What comes next is harder. Sustained burn without hardware damage is a necessary condition, not a sufficient one. The team needs to demonstrate regenerative cooling — recovering heat from the engine to improve overall efficiency — and throttling capability. Mass reduction is also on the list: current test hardware is heavier than what an orbital vehicle could tolerate. These are engineering challenges, not physics problems, but they take time and money. Astrobotic has shown they can stretch $1.5 million a long way. Whether the next phase of development gets funded — through NASA, DoD, or commercial customers — will determine whether Chakram stays a record holder or becomes a flight program.
Peregrine Mission-1 failed in January 2024 due to a faulty valve in the pressurization system — a conventional propulsion problem, not an RDRE issue, but a reminder that hardware flying to the Moon has no margin for the kind of unknowns that ground tests can paper over. Astrobotic redesigned Griffin's propulsion system after the failure. The question for Chakram is whether it can follow the same corrective path when its moment comes.

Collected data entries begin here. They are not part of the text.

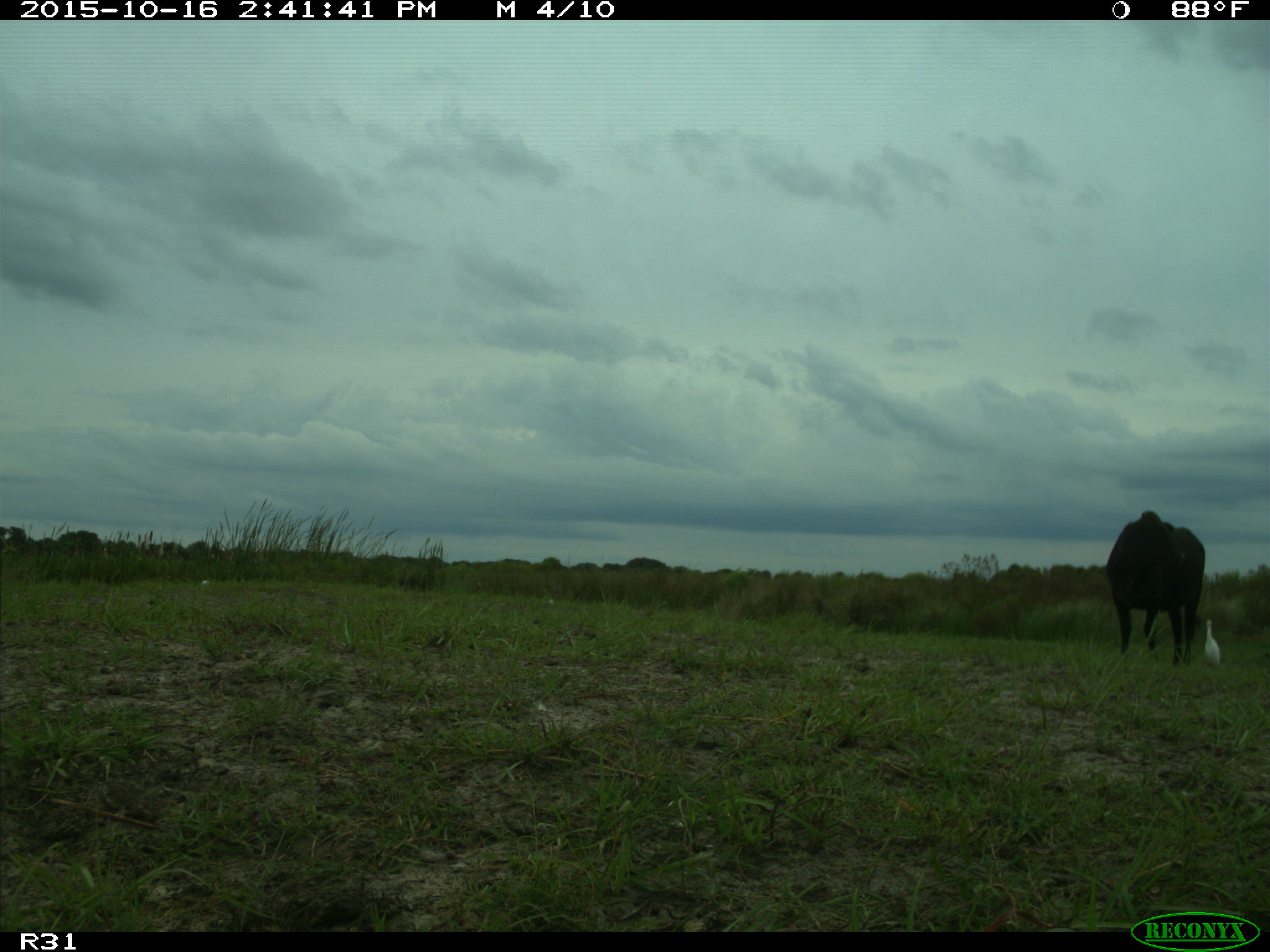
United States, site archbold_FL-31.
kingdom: Animalia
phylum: Chordata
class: Mammalia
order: Artiodactyla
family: Bovidae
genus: Bos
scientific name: Bos taurus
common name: domestic cow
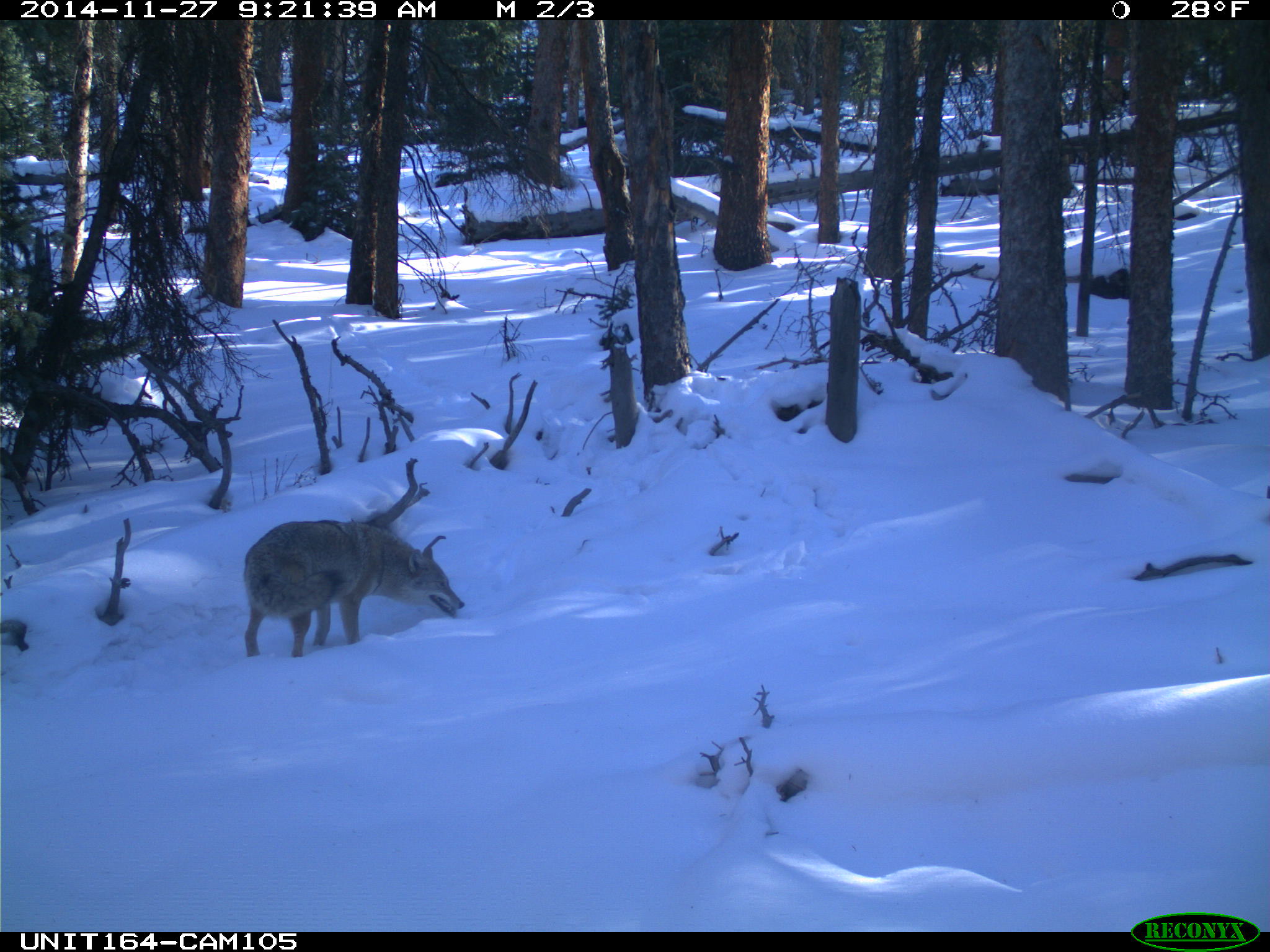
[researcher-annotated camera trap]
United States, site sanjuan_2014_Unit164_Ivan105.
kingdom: Animalia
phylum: Chordata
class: Mammalia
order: Carnivora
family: Canidae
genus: Canis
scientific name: Canis latrans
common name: coyote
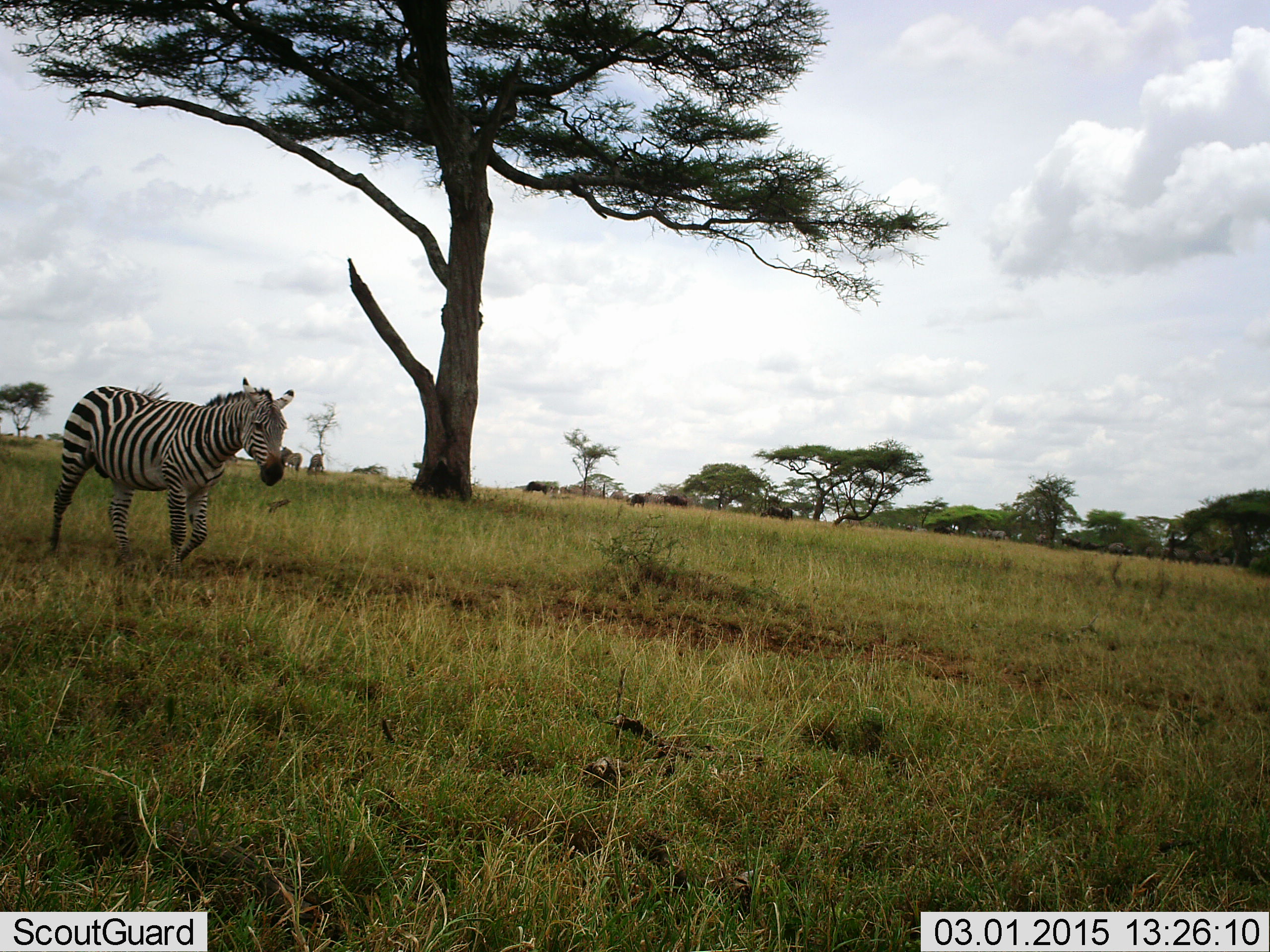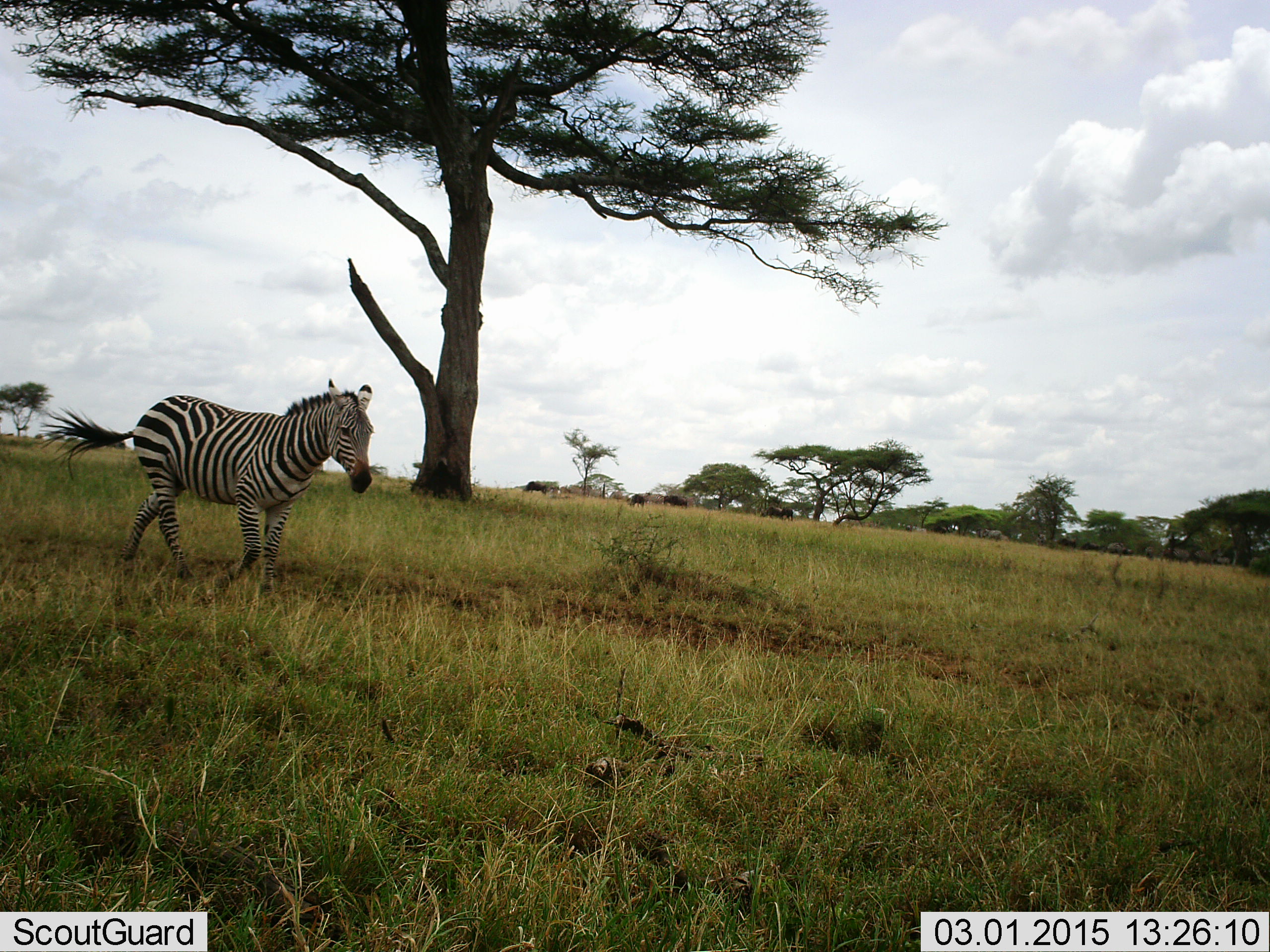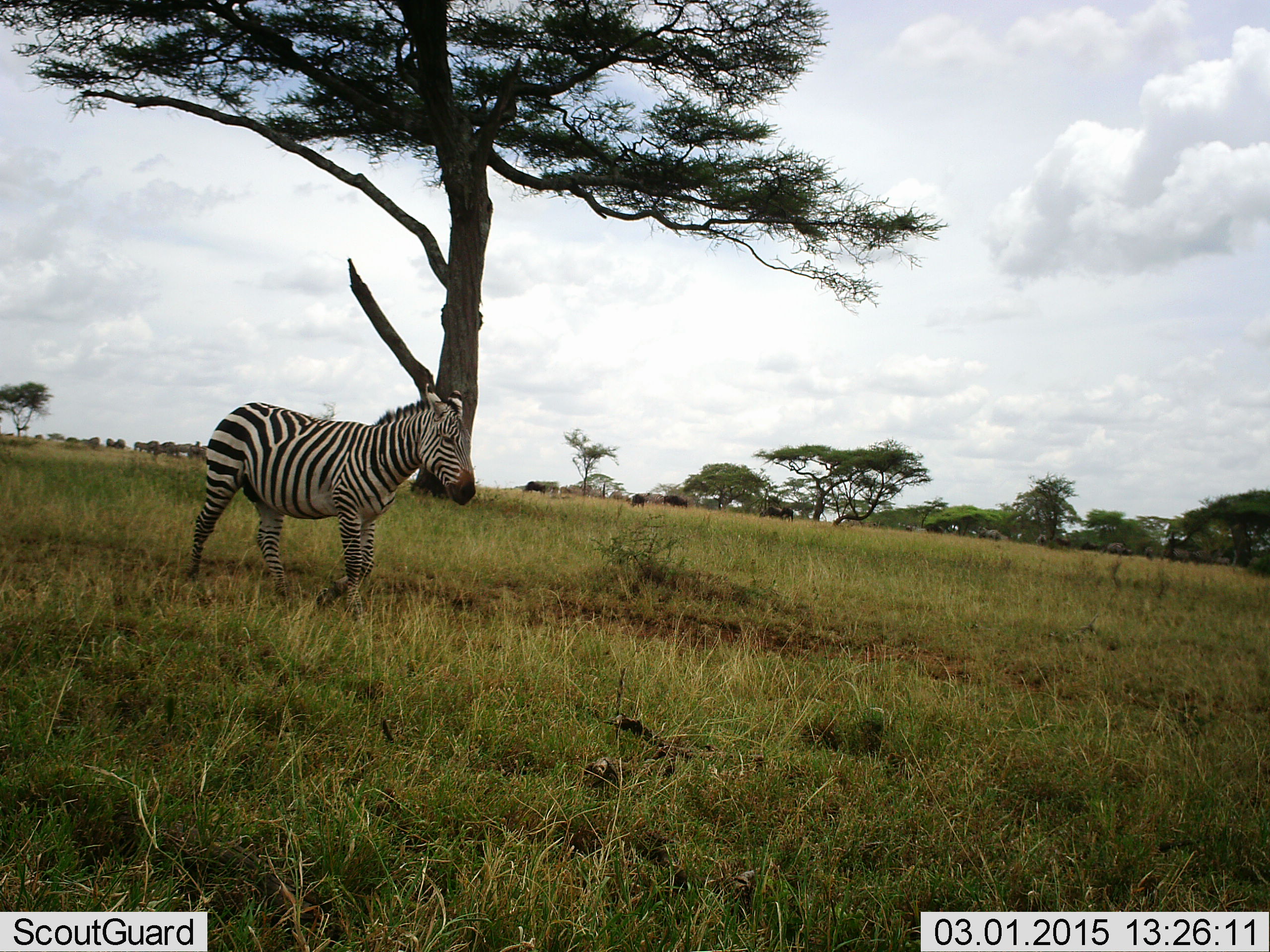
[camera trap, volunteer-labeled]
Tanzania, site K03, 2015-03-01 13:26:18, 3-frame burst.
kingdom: Animalia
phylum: Chordata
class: Mammalia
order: Perissodactyla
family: Equidae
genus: Equus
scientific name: Equus quagga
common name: plains zebra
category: zebra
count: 1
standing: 7%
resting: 0%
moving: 100%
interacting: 0%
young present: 0%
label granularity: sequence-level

The cost curve in rocket propulsion doesn't bend smoothly for most technologies. Electric propulsion is cheap and slow; chemical propulsion is expensive and fast; nuclear is theoretically cheap at scale but politically and regulatorily hard. RDRE sits in an odd middle ground: theoretically simpler — fewer moving parts, higher efficiency — but practically unproven. If Astrobotic's $1.5 million result holds up at scale, and if the thermal and mass challenges resolve, it would represent one of the more genuine cost disruptions in launch vehicle propulsion in recent memory. That's a lot of ifs. But it's also the most credible case anyone's made for it.